Even though police officers, there are a lot of great people who are police officers who want to do the right thing, the question is whether the system forces them into situations where they end up doing not great things. If the name of your show was FBI, or if the name of your show is SWAT, that can't be a message that the show can be comfortable transmitting.
It's always got to be number one. It's the thin blue line, courageous cops are the protectors of society against terrible criminals. Also, individual cops can be heroic and rise above whatever terrible decisions about policing produce incidents, like what happened to George Floyd. Both of those ideas are things that society wants to believe, but not necessarily what happens in real life.
Melissa Harris-Perry: Let me ask this tough piece then, now that we're a year in, can this moment be in fact transformational, given the systemic realities that you've just pointed out? Is it possible for us to see real meaningful change in Hollywood?
Eric Deggans: I think it is possible for us to see different kinds of stories, but I don't think we're going to see those kinds of stories from your typical police procedurals on broadcast television, because, as I said, the whole framework of the narrative that they're telling just makes it impossible to do that. Also, this takes time. I remember when 9/11 happened, and there were TV shows that tried, right away, to tell stories that were related, to 9/11.
They were clunky and they were awkward, because it takes time to process something that monumental, and then create a piece of television that really speaks to it.
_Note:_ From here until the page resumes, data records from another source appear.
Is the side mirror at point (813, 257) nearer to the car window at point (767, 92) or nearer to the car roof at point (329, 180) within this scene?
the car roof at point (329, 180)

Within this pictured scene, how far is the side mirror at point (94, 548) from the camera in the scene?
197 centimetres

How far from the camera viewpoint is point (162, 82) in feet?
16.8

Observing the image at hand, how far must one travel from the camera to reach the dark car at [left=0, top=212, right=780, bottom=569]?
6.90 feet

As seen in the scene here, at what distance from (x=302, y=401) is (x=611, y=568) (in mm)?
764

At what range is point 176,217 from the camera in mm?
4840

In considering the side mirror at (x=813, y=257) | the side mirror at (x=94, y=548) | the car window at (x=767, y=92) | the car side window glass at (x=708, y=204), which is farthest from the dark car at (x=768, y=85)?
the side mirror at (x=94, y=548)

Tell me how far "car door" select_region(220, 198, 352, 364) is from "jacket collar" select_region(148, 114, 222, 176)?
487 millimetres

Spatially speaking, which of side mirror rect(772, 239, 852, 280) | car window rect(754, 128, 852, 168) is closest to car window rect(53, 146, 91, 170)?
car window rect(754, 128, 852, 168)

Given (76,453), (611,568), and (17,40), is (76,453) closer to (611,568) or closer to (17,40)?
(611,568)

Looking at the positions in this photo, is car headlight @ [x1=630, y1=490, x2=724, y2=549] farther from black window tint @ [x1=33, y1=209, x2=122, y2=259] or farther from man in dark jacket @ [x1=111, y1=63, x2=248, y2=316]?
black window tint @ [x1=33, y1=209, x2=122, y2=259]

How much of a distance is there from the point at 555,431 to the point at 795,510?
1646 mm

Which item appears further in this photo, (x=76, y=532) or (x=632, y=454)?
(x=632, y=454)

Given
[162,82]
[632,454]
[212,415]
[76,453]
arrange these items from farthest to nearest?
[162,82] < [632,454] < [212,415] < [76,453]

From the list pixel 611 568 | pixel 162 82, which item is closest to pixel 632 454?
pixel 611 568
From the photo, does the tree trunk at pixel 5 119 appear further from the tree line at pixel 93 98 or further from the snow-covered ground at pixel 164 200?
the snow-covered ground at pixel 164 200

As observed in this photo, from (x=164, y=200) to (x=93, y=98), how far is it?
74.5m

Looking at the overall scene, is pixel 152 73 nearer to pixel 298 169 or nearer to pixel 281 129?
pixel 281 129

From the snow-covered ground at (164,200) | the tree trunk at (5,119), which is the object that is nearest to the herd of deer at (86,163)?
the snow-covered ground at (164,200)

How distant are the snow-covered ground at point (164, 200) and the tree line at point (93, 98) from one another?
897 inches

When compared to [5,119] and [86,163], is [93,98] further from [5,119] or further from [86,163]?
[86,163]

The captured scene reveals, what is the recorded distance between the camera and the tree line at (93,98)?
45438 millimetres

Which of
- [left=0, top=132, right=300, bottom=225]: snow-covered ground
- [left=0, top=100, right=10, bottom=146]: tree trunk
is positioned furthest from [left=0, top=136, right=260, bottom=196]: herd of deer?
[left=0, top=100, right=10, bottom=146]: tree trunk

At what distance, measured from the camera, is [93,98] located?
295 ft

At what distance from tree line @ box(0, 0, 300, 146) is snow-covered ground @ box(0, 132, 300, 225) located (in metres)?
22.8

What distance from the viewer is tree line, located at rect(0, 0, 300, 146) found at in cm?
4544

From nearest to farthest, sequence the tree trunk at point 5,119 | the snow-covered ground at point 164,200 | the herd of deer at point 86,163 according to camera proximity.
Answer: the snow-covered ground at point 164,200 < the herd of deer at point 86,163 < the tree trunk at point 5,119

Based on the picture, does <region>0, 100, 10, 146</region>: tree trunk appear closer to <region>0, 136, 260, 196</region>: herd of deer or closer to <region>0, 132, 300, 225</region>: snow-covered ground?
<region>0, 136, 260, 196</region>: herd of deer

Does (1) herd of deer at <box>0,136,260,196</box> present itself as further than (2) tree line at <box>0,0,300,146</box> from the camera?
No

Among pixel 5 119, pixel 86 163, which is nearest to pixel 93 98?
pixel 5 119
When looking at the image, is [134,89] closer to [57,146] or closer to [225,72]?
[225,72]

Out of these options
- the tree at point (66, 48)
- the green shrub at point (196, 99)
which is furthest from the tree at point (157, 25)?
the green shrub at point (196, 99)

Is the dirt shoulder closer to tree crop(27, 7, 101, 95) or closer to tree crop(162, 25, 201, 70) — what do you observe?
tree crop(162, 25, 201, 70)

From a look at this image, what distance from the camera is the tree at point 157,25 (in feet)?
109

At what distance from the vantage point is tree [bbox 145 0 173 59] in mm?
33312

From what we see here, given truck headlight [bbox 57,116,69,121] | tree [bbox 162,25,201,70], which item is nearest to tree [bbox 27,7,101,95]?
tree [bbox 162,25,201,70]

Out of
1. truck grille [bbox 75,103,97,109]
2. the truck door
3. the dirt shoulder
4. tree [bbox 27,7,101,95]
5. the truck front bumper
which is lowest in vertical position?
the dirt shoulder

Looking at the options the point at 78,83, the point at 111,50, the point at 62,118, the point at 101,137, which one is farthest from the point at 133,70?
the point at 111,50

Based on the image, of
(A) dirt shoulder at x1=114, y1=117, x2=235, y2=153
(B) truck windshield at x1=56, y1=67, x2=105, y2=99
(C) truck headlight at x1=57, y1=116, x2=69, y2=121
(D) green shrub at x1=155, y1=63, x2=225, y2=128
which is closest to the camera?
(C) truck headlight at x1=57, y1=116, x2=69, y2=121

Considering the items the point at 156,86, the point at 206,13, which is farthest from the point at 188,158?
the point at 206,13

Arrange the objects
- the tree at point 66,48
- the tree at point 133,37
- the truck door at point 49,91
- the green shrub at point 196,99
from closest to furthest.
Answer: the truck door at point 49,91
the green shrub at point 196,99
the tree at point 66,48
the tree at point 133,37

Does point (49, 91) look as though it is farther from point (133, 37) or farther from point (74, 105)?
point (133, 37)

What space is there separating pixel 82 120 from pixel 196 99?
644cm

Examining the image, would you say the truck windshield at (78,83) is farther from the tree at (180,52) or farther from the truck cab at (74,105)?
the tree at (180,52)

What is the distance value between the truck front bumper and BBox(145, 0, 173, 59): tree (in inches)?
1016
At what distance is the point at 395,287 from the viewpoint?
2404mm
I think part of the problem, too, is that the industry has shut down over the summer. You had all these writers rooms that were meeting by Zoom, George Floyd was killed in May, and so all these writers were starting up again.
You had all these writers that wanted to try and tackle this, but the impact was fresh. They were working in these very narrow constraints, the shows that were already established, that already had their heroes and villains plotted out. What I'm expecting to see is new products that will be configured from the ground up to tell these stories in a way that makes sense and that gets at some of the structural inequalities and the systemic racism. That's what I'm waiting for, and that takes time.
Melissa Harris-Perry: In that sense, I suppose change and policing, change in Hollywood is much like democracy itself. We got to process it, and it takes time to build something new. Eric Deggans, television critic for NPR. Thank you for joining us today.
Eric Deggans: Thank you. Thanks for having me.